«Смерть в Венеции», художественный анализ новеллы Томаса Манна
Написанная в 1911-м и изданная в 1912-м году новелла «Смерть в Венеции» создавалась Томасом Манном под влиянием двух реальных событий: смерти известного австрийского композитора и дирижера — Густава Малера и общения в Венеции с одиннадцатилетним Владзьо Моэсом, ставшим прототипом Тадзио. Внешние черты музыканта писатель позаимствовал для формирования внешности главного героя произведения — писателя Густава Ашенбаха, свою поездку в Венецию — для сюжета новеллы, знаменитую историю любви престарелого Гете к юной Ульрике фон Леветцов
Последняя любовь пятидесятилетнего писателя — платоническая и извращенная — неразрывно связана в новелле с Темами искусства и смерти. Смерть не случайно выносится в заглавие произведения. Именно она становится определяющей для всего хода действия новеллы и жизни ее главного героя — Густава фон Ашенбаха.
Признанный читателями, критиками и государством автор романа «Майя» и рассказа «Ничтожный» с раннего детства живет с мыслями о смерти: болезненный по натуре герой учится дома и мечтает дотянуть до
Мотив путешествия, вызванного внутренней тягой к странствиям, связывается в новелле с естественным переходом человека от жизни к смерти. Густав Ашенбах направляется навстречу своей гибели не потому, что так захотел автор, а потому, что пришло его время.

══════════════════════════════

Что сделать 1 →
Выпишите всех людей и персонажей, которых текст о новелле «Смерть в Венеции» называет по имени.
Что сделать 2 →
Продолжите текст о новелле «Смерть в Венеции», начав сразу после его последнего предложения.
Записи для работы не понадобятся.

Предоставленные записи →

══════════════════════════════

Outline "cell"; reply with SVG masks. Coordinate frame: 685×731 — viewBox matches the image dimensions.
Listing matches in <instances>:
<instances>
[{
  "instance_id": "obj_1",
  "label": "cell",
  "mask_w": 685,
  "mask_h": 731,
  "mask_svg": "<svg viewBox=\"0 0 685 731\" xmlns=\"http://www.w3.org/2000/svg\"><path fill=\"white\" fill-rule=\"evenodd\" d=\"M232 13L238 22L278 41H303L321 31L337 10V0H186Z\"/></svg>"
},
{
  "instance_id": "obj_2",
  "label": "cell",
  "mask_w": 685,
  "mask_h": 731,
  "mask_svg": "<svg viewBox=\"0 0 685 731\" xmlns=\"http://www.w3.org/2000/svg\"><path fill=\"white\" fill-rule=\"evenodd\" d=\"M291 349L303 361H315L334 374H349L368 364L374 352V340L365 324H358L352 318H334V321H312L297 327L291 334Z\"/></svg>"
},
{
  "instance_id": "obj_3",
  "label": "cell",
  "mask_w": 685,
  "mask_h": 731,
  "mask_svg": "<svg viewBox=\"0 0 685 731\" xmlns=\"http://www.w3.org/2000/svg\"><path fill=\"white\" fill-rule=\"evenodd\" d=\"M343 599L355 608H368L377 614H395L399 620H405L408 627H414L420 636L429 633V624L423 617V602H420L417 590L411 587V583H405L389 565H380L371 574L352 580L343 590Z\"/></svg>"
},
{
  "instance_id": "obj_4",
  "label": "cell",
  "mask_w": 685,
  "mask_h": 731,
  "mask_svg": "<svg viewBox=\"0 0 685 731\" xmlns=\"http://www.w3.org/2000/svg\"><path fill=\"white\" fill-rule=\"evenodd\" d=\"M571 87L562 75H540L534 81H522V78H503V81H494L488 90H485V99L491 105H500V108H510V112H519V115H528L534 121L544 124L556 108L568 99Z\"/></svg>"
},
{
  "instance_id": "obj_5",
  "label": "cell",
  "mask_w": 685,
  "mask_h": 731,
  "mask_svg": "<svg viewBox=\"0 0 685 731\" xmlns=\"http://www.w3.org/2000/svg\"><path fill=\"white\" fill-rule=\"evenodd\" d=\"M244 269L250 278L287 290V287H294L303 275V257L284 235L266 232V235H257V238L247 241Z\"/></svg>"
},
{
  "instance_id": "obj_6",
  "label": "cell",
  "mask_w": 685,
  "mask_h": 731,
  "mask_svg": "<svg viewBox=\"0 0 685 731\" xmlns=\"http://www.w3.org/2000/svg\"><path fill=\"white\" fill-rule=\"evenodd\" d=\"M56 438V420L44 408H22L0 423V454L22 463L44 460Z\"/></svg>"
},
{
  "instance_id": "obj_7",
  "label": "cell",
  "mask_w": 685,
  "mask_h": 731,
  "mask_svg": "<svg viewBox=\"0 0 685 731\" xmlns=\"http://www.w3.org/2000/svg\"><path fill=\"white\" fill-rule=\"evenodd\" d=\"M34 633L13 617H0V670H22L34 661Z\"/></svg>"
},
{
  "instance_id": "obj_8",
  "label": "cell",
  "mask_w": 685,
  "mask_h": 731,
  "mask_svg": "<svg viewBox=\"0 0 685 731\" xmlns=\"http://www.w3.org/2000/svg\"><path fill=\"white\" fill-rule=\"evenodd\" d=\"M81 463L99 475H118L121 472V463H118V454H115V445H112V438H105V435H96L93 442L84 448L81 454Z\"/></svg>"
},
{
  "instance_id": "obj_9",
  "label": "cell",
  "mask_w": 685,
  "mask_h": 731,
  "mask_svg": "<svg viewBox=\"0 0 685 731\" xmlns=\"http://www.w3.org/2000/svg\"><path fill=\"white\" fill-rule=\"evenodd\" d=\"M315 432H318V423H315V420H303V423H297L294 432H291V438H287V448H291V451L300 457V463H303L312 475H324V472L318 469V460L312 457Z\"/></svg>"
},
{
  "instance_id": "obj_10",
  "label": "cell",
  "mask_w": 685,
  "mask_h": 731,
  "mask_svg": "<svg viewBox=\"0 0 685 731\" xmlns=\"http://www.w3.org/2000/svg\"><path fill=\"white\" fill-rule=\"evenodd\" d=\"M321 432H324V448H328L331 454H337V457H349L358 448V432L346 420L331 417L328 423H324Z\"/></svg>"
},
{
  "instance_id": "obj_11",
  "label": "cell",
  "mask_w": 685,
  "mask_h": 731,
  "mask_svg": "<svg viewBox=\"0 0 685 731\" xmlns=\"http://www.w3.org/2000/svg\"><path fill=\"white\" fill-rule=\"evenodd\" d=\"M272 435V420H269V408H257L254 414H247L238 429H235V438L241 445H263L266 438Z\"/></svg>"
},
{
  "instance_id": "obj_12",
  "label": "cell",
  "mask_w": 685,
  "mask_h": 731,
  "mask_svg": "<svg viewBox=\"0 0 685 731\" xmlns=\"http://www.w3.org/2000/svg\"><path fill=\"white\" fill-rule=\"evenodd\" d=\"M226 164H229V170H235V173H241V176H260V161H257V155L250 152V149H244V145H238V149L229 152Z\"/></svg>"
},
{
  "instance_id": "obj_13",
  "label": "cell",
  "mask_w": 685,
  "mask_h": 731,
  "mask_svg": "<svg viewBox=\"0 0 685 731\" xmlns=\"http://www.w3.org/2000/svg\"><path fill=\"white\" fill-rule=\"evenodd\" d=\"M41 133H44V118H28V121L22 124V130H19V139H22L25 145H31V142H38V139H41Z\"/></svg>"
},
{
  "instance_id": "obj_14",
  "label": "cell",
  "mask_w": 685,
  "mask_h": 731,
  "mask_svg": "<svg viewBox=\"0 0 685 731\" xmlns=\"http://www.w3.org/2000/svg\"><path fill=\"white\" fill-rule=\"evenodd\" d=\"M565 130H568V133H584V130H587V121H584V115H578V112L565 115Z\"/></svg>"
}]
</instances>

══════════════════════════════

Место для ответа 1 →
Томас Манн, Густав Малер, Владзьо Моэс, Тадзио, Густав Ашенбах (Густав фон Ашенбах), Гете, Ульрика фон Леветцов.

Место для ответа 2 →
На пути к смерти герой постоянно сталкивается со странного вида людьми и ситуациями, являющимися символическими предзнаменованиями ухода писателя из земного мира. Видение тропических болот, посетившее Ашенбаха еще в Мюнхене, становится прообразом источающей болезнетворные миазмы Венеции, вопреки обыкновению встречающей героя не чистым, ясным небом, а серой пеленой дождя. Один из молодых людей, путешествующих вместе с Ашенбахом на пароходе и оказавшийся «поддельным юношей», является Alter ego персонажа, предрекающим его будущее: спустя время писатель, как и старик, будет стараться казаться моложе за счет маскирующего морщины крема, краски для волос и цветных деталей в одежде.
Нехарактерный для старого человека вид вызывает в герое «смутное чувство, что мир» выказывает «неостановимое намерение преобразиться в нелепицу, в карикатуру».
Вслед за разрушением классической картины бытия Ашенбах сталкивается с еще одним Символическим образом смерти, воплощенном в неприятном вида гондольере, самовольно везущим писателя на Лидо. Гондольер в новелле — это Харон, помогающий своему «клиенту» перебраться через реку Стикс в подземное царство мертвых. Главный герой на интуитивном уровне чувствует эту связь, думая о том, что имеет дело с преступником, который поставил своей целью убить и ограбить богатого путешественника, но мягкое покачивание волн усыпляет его тревоги, и он приезжает на место своей гибели.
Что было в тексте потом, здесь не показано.